◆ Data for this exercise ◆
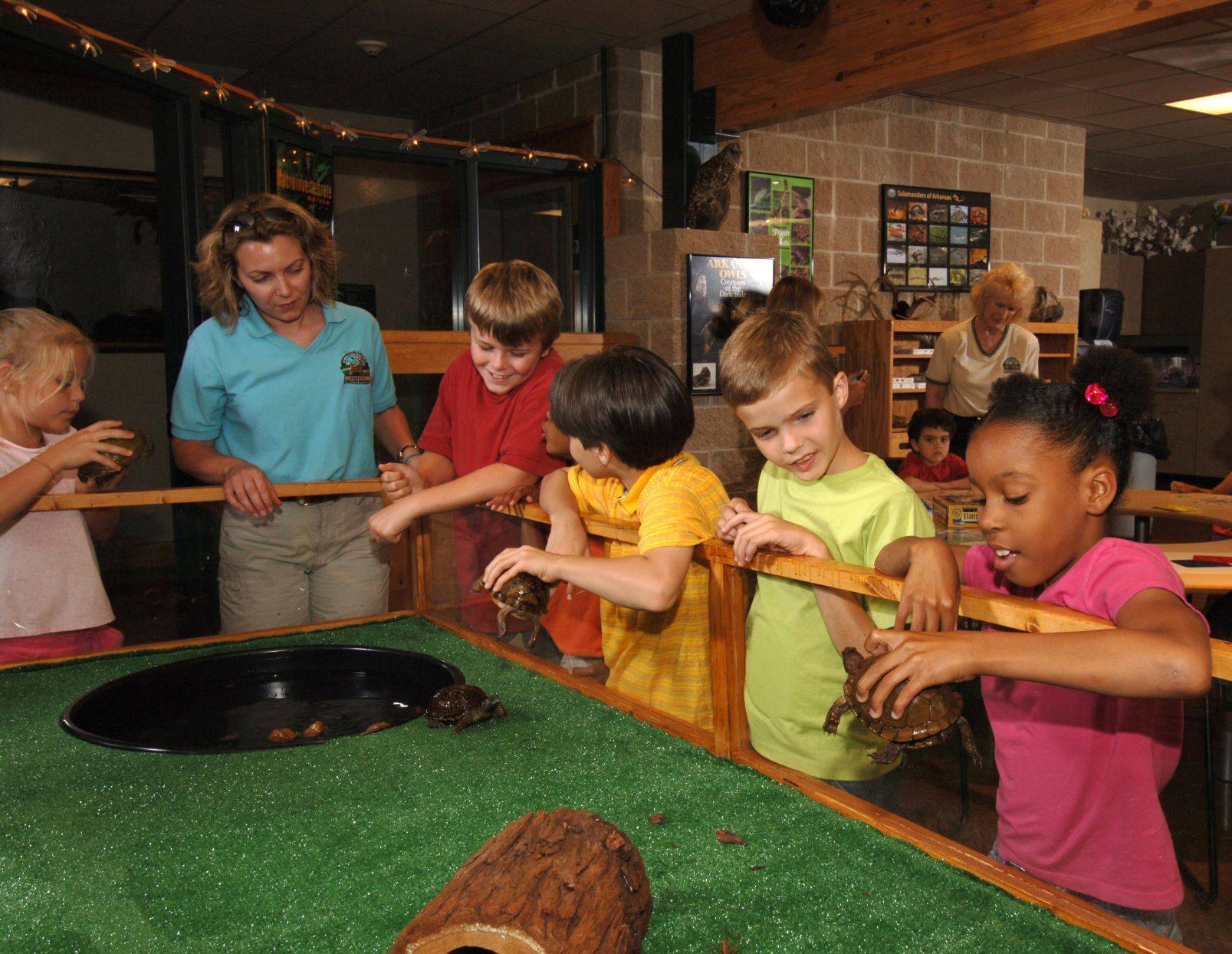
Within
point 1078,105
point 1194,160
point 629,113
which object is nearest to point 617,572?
point 629,113

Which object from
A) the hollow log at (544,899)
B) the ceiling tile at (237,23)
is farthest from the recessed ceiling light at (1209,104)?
the hollow log at (544,899)

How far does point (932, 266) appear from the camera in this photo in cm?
702

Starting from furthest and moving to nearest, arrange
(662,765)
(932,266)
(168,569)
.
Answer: (932,266), (168,569), (662,765)

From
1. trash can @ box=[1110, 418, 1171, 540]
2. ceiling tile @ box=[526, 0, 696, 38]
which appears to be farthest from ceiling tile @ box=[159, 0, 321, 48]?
trash can @ box=[1110, 418, 1171, 540]

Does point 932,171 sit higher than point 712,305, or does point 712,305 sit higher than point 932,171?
point 932,171

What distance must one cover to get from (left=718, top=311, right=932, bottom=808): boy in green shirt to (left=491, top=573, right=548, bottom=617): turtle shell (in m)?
0.31

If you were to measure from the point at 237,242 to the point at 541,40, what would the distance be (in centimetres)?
367

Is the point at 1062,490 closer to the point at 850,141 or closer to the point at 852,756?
the point at 852,756

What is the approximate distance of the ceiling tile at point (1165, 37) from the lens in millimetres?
5255

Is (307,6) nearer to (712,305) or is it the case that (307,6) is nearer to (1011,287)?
(712,305)

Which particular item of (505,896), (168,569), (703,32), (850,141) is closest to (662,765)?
(505,896)

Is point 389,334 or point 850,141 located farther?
point 850,141

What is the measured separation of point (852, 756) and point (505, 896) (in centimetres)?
69

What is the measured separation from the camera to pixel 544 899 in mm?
860
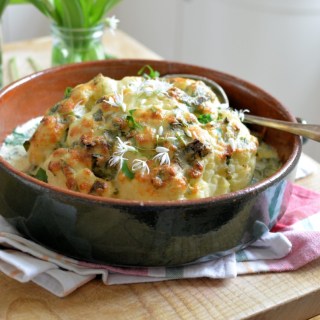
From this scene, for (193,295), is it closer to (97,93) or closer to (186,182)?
(186,182)

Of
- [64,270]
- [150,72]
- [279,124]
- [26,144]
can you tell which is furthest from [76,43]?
[64,270]

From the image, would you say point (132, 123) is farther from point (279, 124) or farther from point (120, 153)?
point (279, 124)

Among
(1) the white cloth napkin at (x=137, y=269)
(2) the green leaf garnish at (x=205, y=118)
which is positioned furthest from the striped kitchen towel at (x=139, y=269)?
(2) the green leaf garnish at (x=205, y=118)

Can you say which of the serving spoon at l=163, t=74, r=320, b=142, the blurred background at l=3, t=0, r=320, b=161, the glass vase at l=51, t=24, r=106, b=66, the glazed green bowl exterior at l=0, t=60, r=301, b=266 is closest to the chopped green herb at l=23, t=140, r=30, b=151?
the glazed green bowl exterior at l=0, t=60, r=301, b=266

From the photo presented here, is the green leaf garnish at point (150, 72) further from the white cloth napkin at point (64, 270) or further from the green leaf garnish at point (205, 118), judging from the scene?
the white cloth napkin at point (64, 270)

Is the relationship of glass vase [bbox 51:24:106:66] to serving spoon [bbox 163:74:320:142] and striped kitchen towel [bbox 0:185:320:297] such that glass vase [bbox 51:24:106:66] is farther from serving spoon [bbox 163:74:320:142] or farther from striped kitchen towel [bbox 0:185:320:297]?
striped kitchen towel [bbox 0:185:320:297]
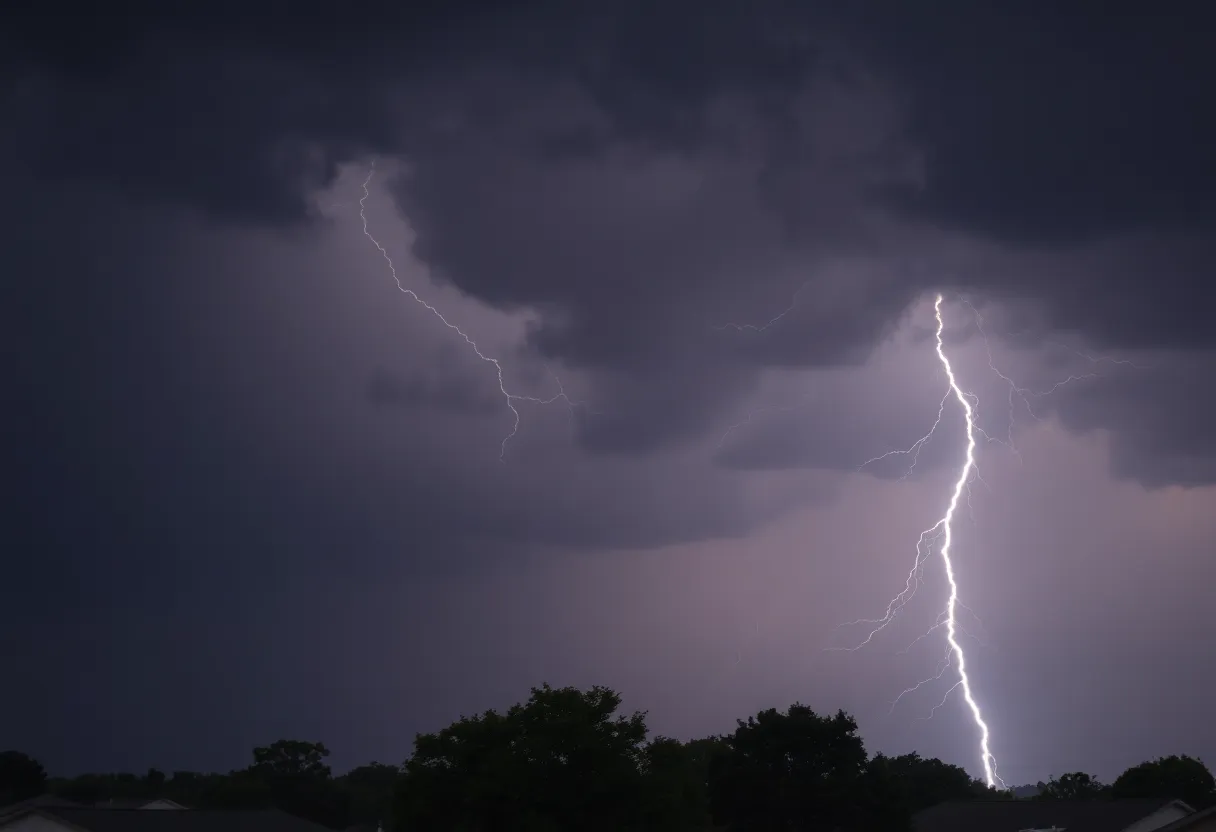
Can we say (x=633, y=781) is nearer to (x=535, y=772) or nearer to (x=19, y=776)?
(x=535, y=772)

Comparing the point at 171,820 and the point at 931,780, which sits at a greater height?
the point at 931,780

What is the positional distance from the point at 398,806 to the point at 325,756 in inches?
2090

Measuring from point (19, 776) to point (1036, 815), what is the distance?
67032mm

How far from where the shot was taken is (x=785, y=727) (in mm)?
44656

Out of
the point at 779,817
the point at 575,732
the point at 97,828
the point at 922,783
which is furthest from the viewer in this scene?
the point at 922,783

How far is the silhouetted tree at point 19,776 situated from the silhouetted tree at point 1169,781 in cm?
6887

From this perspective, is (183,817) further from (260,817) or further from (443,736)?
(443,736)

◆ Short exercise ◆
Copy all of the rows above word for word, leaving out the pictures.

◆ Result ◆
Within
point 1078,105
point 1194,160
point 629,113
which object is nearest to point 617,572?
point 629,113

Which object from
A) the hollow log at (544,899)
B) the ceiling tile at (237,23)
is farthest from the recessed ceiling light at (1209,104)?
the hollow log at (544,899)

How far does point (932, 266) appear from the camera in this photo in cm?
702

Starting from furthest and moving to nearest, arrange
(662,765)
(932,266)
(168,569)
.
Answer: (932,266), (168,569), (662,765)

From
1. trash can @ box=[1110, 418, 1171, 540]
2. ceiling tile @ box=[526, 0, 696, 38]
which appears to be farthest from ceiling tile @ box=[159, 0, 321, 48]?
trash can @ box=[1110, 418, 1171, 540]

Does point 932,171 sit higher than point 712,305, or does point 712,305 sit higher than point 932,171?
point 932,171

What distance must one cover to get from (left=718, top=311, right=932, bottom=808): boy in green shirt to (left=491, top=573, right=548, bottom=617): turtle shell (in m)?
0.31

If you were to measure from the point at 237,242 to the point at 541,40, what would the distance be (in centimetres)?
367

Is the point at 1062,490 closer to the point at 850,141 or closer to the point at 852,756?
the point at 852,756

What is the approximate distance of the ceiling tile at point (1165, 37) from the lens in millimetres?
5255

Is (307,6) nearer to (712,305) or is it the case that (307,6) is nearer to (1011,287)?
(712,305)

Which particular item of (505,896), (168,569), (703,32), (850,141) is closest to (662,765)?
(505,896)

Is point 389,334 or point 850,141 located farther?
point 850,141

What is the measured separation of point (852, 756) and point (505, 896) (in centimetres)?
69

What is the measured separation from the camera to pixel 544 899 in mm?
860
From this scene, for (193,295), is it closer to (97,93) or closer to (186,182)?
(186,182)

Of
- [64,270]
- [150,72]
- [279,124]
- [26,144]
can you tell which is furthest from [76,43]?
[64,270]

From the image, would you say point (132, 123) is farther from point (279, 124) or farther from point (120, 153)?
point (279, 124)

Among
(1) the white cloth napkin at (x=137, y=269)
(2) the green leaf garnish at (x=205, y=118)
which is positioned furthest from the striped kitchen towel at (x=139, y=269)?
(2) the green leaf garnish at (x=205, y=118)

Can you say which of the serving spoon at l=163, t=74, r=320, b=142, the blurred background at l=3, t=0, r=320, b=161, the glass vase at l=51, t=24, r=106, b=66, the glazed green bowl exterior at l=0, t=60, r=301, b=266 is closest to the chopped green herb at l=23, t=140, r=30, b=151?
the glazed green bowl exterior at l=0, t=60, r=301, b=266

From the photo presented here, is the green leaf garnish at point (150, 72) further from the white cloth napkin at point (64, 270) or further from the green leaf garnish at point (205, 118), judging from the scene?
the white cloth napkin at point (64, 270)

Is the relationship of glass vase [bbox 51:24:106:66] to serving spoon [bbox 163:74:320:142] and striped kitchen towel [bbox 0:185:320:297] such that glass vase [bbox 51:24:106:66] is farther from serving spoon [bbox 163:74:320:142] or farther from striped kitchen towel [bbox 0:185:320:297]?
striped kitchen towel [bbox 0:185:320:297]
Can we say (x=633, y=781) is nearer to (x=535, y=772) or nearer to (x=19, y=776)?
(x=535, y=772)

Comparing the point at 171,820 and the point at 931,780, which sits at a greater height?
the point at 931,780

What is the positional distance from the point at 398,806 to the point at 325,756 in inches?
2090

Measuring from point (19, 776) to point (1036, 815), what is the distance?
67032mm

How far from where the shot was taken is (x=785, y=727) (in mm)?
44656

Out of
the point at 779,817
the point at 575,732
the point at 97,828
the point at 922,783
which is furthest from the viewer in this scene?
the point at 922,783

How far is the silhouetted tree at point 19,776 situated from the silhouetted tree at point 1169,781 in cm?
6887

From this perspective, is (183,817) further from (260,817) or further from (443,736)?
(443,736)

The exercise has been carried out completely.